What you have to do
Return the full set of entries exactly. Omit none.

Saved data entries

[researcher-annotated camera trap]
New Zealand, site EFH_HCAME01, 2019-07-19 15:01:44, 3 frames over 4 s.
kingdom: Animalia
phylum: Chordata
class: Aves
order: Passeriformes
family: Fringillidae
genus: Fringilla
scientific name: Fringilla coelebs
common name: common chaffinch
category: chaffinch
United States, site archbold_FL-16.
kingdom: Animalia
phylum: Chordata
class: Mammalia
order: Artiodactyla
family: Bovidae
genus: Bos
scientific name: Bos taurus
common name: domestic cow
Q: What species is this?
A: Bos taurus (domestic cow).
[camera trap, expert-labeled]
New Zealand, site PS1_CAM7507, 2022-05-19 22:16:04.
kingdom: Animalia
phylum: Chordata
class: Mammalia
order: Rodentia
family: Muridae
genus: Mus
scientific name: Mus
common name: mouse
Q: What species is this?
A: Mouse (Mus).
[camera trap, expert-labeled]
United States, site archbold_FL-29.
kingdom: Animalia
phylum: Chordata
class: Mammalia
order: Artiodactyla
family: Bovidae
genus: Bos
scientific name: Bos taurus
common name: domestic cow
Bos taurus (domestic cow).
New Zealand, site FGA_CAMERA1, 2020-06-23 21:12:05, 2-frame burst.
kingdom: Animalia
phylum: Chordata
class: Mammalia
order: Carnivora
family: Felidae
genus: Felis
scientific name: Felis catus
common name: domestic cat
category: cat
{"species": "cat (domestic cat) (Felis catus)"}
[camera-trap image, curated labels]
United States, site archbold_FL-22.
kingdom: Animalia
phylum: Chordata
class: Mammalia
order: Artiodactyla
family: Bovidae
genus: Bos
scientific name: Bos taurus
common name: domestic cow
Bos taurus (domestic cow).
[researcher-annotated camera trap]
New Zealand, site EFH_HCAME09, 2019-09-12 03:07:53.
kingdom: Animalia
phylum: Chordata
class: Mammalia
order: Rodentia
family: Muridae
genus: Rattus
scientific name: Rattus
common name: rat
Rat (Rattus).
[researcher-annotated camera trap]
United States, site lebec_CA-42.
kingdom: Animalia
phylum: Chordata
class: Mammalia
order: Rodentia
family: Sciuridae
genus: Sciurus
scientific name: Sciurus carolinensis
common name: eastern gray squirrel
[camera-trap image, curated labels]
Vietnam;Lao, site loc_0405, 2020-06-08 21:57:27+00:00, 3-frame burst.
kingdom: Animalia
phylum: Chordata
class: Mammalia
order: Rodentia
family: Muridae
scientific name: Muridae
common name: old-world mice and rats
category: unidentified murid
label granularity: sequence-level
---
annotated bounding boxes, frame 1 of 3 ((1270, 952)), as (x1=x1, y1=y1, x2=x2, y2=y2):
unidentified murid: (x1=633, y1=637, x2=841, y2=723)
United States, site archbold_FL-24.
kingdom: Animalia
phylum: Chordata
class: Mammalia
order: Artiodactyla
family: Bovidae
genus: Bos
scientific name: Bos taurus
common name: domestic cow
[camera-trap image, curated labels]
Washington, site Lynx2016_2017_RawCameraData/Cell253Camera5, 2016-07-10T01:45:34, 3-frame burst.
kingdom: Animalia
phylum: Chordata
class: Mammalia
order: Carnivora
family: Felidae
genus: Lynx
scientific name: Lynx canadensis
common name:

Exercise response
[researcher-annotated camera trap]
New Zealand, site EFH_HCAME01, 2019-07-19 15:01:44, 3 frames over 4 s.
kingdom: Animalia
phylum: Chordata
class: Aves
order: Passeriformes
family: Fringillidae
genus: Fringilla
scientific name: Fringilla coelebs
common name: common chaffinch
category: chaffinch
United States, site archbold_FL-16.
kingdom: Animalia
phylum: Chordata
class: Mammalia
order: Artiodactyla
family: Bovidae
genus: Bos
scientific name: Bos taurus
common name: domestic cow
Q: What species is this?
A: Bos taurus (domestic cow).
[camera trap, expert-labeled]
New Zealand, site PS1_CAM7507, 2022-05-19 22:16:04.
kingdom: Animalia
phylum: Chordata
class: Mammalia
order: Rodentia
family: Muridae
genus: Mus
scientific name: Mus
common name: mouse
Q: What species is this?
A: Mouse (Mus).
[camera trap, expert-labeled]
United States, site archbold_FL-29.
kingdom: Animalia
phylum: Chordata
class: Mammalia
order: Artiodactyla
family: Bovidae
genus: Bos
scientific name: Bos taurus
common name: domestic cow
Bos taurus (domestic cow).
New Zealand, site FGA_CAMERA1, 2020-06-23 21:12:05, 2-frame burst.
kingdom: Animalia
phylum: Chordata
class: Mammalia
order: Carnivora
family: Felidae
genus: Felis
scientific name: Felis catus
common name: domestic cat
category: cat
{"species": "cat (domestic cat) (Felis catus)"}
[camera-trap image, curated labels]
United States, site archbold_FL-22.
kingdom: Animalia
phylum: Chordata
class: Mammalia
order: Artiodactyla
family: Bovidae
genus: Bos
scientific name: Bos taurus
common name: domestic cow
Bos taurus (domestic cow).
[researcher-annotated camera trap]
New Zealand, site EFH_HCAME09, 2019-09-12 03:07:53.
kingdom: Animalia
phylum: Chordata
class: Mammalia
order: Rodentia
family: Muridae
genus: Rattus
scientific name: Rattus
common name: rat
Rat (Rattus).
[researcher-annotated camera trap]
United States, site lebec_CA-42.
kingdom: Animalia
phylum: Chordata
class: Mammalia
order: Rodentia
family: Sciuridae
genus: Sciurus
scientific name: Sciurus carolinensis
common name: eastern gray squirrel
[camera-trap image, curated labels]
Vietnam;Lao, site loc_0405, 2020-06-08 21:57:27+00:00, 3-frame burst.
kingdom: Animalia
phylum: Chordata
class: Mammalia
order: Rodentia
family: Muridae
scientific name: Muridae
common name: old-world mice and rats
category: unidentified murid
label granularity: sequence-level
---
annotated bounding boxes, frame 1 of 3 ((1270, 952)), as (x1=x1, y1=y1, x2=x2, y2=y2):
unidentified murid: (x1=633, y1=637, x2=841, y2=723)
United States, site archbold_FL-24.
kingdom: Animalia
phylum: Chordata
class: Mammalia
order: Artiodactyla
family: Bovidae
genus: Bos
scientific name: Bos taurus
common name: domestic cow
[camera-trap image, curated labels]
Washington, site Lynx2016_2017_RawCameraData/Cell253Camera5, 2016-07-10T01:45:34, 3-frame burst.
kingdom: Animalia
phylum: Chordata
class: Mammalia
order: Carnivora
family: Felidae
genus: Lynx
scientific name: Lynx canadensis
common name:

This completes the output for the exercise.